Once British cooks got hold of the concept, they ran with it in entirely new directions. Most ketchup recipes in the 1600s and 1700s were built around fish, oysters, mushrooms, or walnuts. Mushroom ketchup became especially popular in colonial-era kitchens. These sauces were thin, dark, and savory, used the way you might use Worcestershire sauce today. Mushroom ketchup is still made in England and remains a niche ingredient in traditional British cooking.

The First Tomato Ketchup

Tomatoes didn’t enter the picture until 1812, when a Philadelphia physician named Dr. James Mease published the first known recipe for tomato-based ketchup. He called tomatoes “love apples” and described a process of slicing them thin, layering them with salt, letting them sit for 24 hours, then simmering the mixture with mace and allspice. Each bottle got two cloves of raw shallots and half a gill of brandy before being corked tight and stored in a cool place.
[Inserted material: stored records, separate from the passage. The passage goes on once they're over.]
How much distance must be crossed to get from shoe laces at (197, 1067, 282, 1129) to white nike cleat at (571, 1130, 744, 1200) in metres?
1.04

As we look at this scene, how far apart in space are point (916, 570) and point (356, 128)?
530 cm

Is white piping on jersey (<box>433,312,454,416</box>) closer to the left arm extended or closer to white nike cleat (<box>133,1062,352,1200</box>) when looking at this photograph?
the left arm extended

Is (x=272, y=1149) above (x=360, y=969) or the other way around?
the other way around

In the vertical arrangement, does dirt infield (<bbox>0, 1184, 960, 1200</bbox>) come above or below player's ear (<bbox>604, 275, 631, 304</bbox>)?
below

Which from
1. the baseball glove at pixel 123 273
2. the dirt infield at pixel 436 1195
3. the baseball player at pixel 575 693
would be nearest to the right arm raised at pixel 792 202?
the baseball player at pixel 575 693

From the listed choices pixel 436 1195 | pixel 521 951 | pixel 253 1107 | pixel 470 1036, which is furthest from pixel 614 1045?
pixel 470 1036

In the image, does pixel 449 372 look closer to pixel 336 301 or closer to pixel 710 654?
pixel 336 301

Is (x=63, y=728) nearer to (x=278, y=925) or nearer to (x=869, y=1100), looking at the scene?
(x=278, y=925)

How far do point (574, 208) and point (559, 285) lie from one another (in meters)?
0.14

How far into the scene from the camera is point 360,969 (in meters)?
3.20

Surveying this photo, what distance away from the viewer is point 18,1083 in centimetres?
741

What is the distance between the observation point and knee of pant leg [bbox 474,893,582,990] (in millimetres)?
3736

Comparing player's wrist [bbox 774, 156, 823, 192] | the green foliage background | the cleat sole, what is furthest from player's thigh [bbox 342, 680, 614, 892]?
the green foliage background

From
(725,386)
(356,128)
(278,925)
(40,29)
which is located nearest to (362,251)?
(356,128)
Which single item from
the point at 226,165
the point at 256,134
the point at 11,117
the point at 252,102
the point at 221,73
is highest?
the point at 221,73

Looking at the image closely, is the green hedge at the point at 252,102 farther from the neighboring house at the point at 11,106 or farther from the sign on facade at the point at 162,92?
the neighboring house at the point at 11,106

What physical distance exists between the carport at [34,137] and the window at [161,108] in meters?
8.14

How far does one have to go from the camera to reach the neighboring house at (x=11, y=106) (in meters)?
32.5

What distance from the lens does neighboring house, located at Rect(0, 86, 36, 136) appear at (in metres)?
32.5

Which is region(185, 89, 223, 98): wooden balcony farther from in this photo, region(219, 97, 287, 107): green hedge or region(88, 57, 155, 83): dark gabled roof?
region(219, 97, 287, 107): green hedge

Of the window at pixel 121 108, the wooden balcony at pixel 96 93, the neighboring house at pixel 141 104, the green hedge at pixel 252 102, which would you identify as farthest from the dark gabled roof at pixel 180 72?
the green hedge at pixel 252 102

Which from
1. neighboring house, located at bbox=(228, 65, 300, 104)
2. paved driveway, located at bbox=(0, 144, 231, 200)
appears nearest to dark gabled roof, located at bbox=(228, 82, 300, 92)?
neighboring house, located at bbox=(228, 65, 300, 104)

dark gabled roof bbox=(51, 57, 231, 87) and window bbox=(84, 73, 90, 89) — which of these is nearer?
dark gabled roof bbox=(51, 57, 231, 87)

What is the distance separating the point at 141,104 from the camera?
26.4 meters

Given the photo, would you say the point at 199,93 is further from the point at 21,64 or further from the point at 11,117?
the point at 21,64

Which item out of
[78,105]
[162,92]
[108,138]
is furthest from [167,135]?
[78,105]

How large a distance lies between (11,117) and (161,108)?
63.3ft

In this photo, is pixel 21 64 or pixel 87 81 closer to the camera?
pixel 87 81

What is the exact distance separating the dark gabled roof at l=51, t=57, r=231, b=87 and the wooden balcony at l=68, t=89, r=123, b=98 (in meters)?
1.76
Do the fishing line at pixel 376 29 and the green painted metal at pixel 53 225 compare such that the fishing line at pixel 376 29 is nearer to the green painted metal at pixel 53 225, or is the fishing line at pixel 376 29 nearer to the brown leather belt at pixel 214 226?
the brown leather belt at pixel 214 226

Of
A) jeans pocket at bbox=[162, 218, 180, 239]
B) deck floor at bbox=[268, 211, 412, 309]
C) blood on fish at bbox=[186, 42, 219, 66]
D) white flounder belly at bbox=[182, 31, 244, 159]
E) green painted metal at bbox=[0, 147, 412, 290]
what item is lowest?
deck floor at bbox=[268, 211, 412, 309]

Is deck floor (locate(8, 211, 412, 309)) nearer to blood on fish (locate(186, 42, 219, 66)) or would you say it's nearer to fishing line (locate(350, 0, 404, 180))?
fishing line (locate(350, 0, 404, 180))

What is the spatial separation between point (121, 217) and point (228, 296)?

Mease’s recipe was a far cry from the sweet, smooth ketchup of today. It was chunkier, spiced differently, and preserved with brandy rather than vinegar and sugar. But it established the idea that tomatoes could be the base of a ketchup, setting the stage for what came next.

When Ketchup Was Sold as Medicine

Here’s where the story takes its strangest turn. In 1834, an Ohio physician named Dr. John Cook Bennett began marketing tomato ketchup as a cure for diarrhea, jaundice, and indigestion. He sold it in concentrated pill form, and the idea caught on quickly. Tomatoes were still somewhat exotic in American diets, and Bennett capitalized on that novelty by positioning them as a health food with near-magical properties.

The ketchup-as-medicine trend grew throughout the 1830s and 1840s, but it also attracted opportunists. By the 1850s, snake oil salesmen were claiming that ketchup pills could cure broken bones. The claims became so absurd that the market collapsed under its own weight. To make matters worse, many of the “tomato pills” being sold contained zero actual tomatoes. The whole episode foreshadowed the broader problem of unregulated patent medicines in America, which wasn’t addressed until the Pure Food and Drugs Act of 1906 cracked down on dangerous and fraudulent products.

From Medicine Cabinet to Dinner Table

After the pill craze fizzled, tomato ketchup settled into its role as a condiment. Commercial production ramped up in the second half of the 1800s, with manufacturers experimenting with vinegar, sugar, and spices to create a smoother, sweeter sauce that could last on store shelves. The addition of vinegar as a preservative was key. Earlier ketchup recipes had relied on fermentation or alcohol to prevent spoilage, but vinegar gave the sauce a longer shelf life and the tangy flavor profile that became its signature.

By the time H.J. Heinz began selling his version in 1876, the basic formula was locked in: tomatoes, vinegar, sugar, salt, and spices. The sauce that started as fermented fish guts in ancient China, passed through a mushroom phase in Georgian England, and briefly masqueraded as medicine in antebellum Ohio had finally become the ketchup we recognize today.